We have to run the Wannier90 maximal localization procedure in this case. Calculate the Hubbard U parameters and run another calculation with

SECTION WANNIER
  ORBITALS 21 27 () (t2g)
  MAXIMIZE
END

Compare the Hubbard U parameter for the t2g states! How much do they differ? What do you conclude from the difference?

2.2 Nickel

If you still have time, you can calculate the Hubbard U parameter for Nickel. To be more precise, we want to calculate the U parameter for the 3d states of Ni.

We can mainly proceed as in the previous section. The Brillouin-zone sampling (BZ) should be a bit finer:

BZ 6 6 6

And we need to define the Wannier orbitals (ORBITALS) differently:

SECTION WANNIER
  ORBITALS 4 9 (d)
END

Why do the band indices start with 4 in this case? (Have a look at the file "inp.xml"!)
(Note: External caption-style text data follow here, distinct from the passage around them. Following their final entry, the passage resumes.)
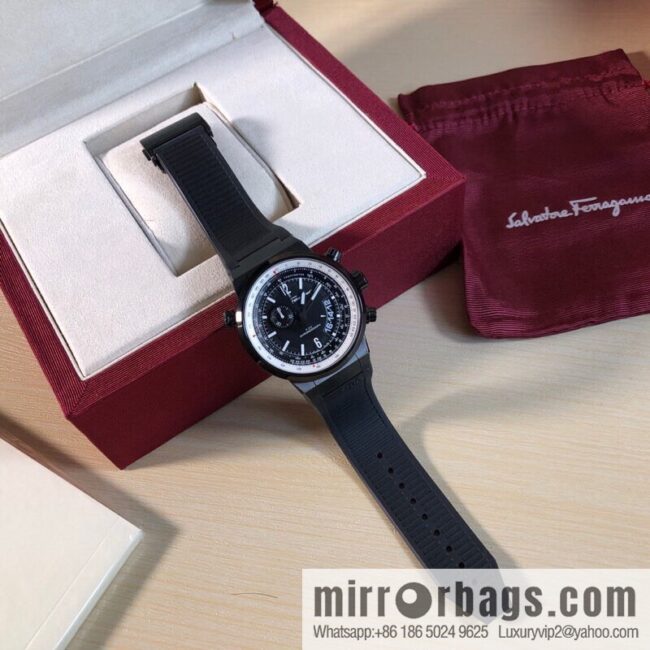 Ferragamo, Ferragamo Flagship Series F80 Men\'s Watch Diameter 44mm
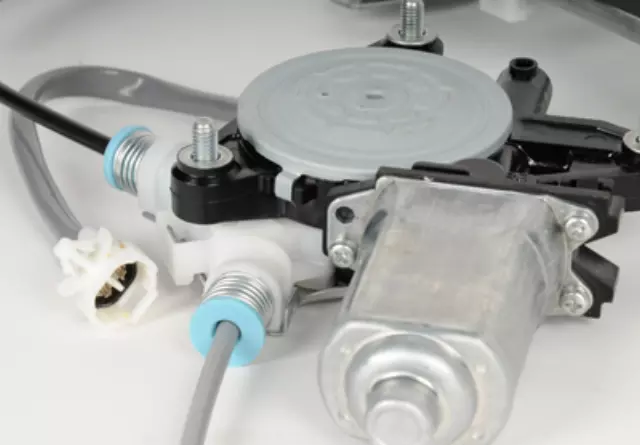 Front Passenger Side Power Window Regulator and Motor Assembly - GM (30021419)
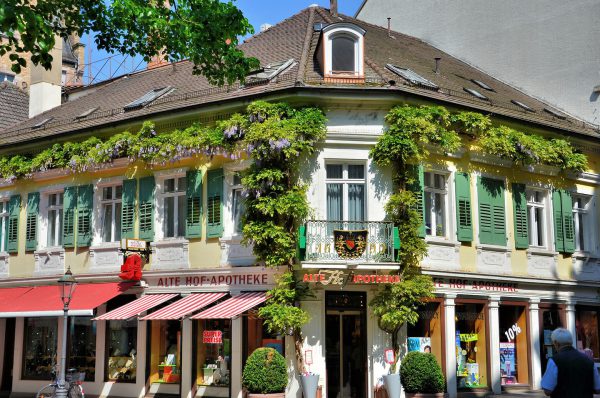 Retail Store in Leopoldsplatz in Baden-Baden, Germany - Encircle Photos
As bulk nickel is ferromagnetic and Wannier functions have a formal spin dependence (since they are constructed from wavefunctions), we have to specify the spin indices for the Wannier products explicitly in the job definition. (Usually, the spin dependence is numerically small.)

JOB SCREENW uu{0}

Since we have defined a full shell, the 3d shell, we get Hubbard-Hund parameters (instead of Kanamori parameters).